(Brief descriptive captions)
┄┄┄┄┄┄
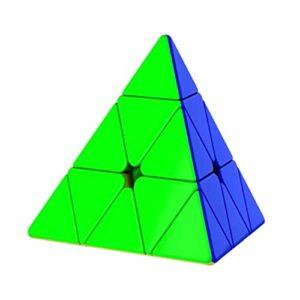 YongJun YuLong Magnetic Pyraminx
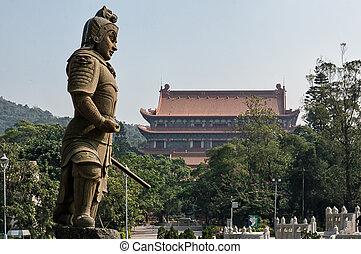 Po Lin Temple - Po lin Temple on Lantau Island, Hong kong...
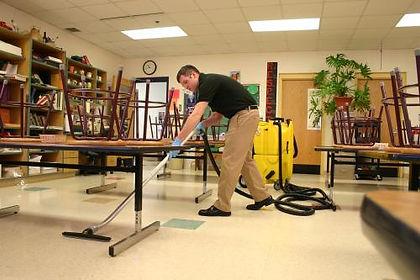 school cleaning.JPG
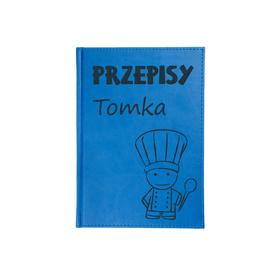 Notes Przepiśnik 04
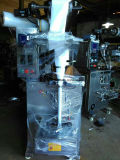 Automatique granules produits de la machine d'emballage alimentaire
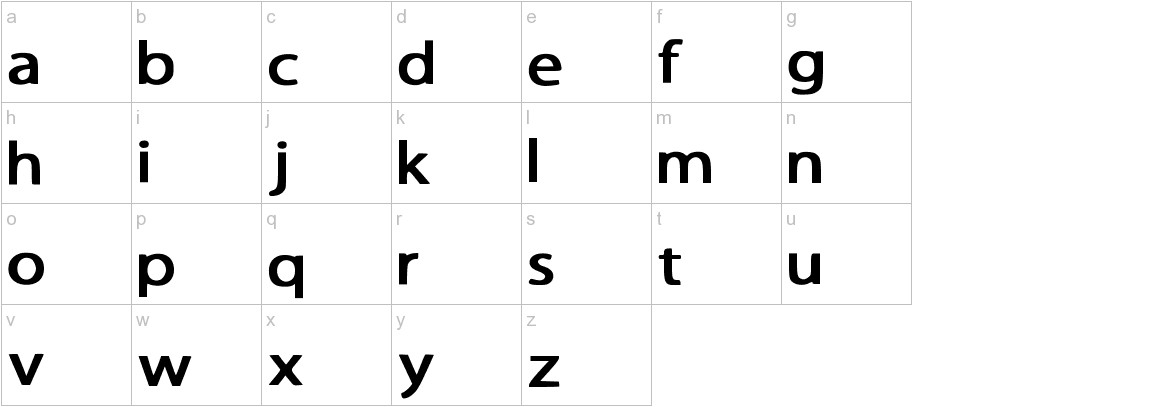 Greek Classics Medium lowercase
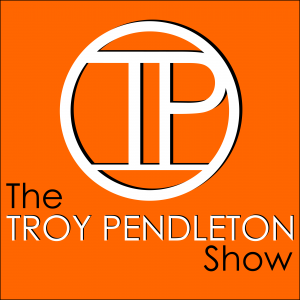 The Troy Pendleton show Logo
┄┄┄┄┄┄
→ **Exercise goal**
Please print the entries above exactly. Skip every picture.

→ **Exercise result**
 YongJun YuLong Magnetic Pyraminx
 Po Lin Temple - Po lin Temple on Lantau Island, Hong kong...
 school cleaning.JPG
 Notes Przepiśnik 04
 Automatique granules produits de la machine d'emballage alimentaire
 Greek Classics Medium lowercase
 The Troy Pendleton show Logo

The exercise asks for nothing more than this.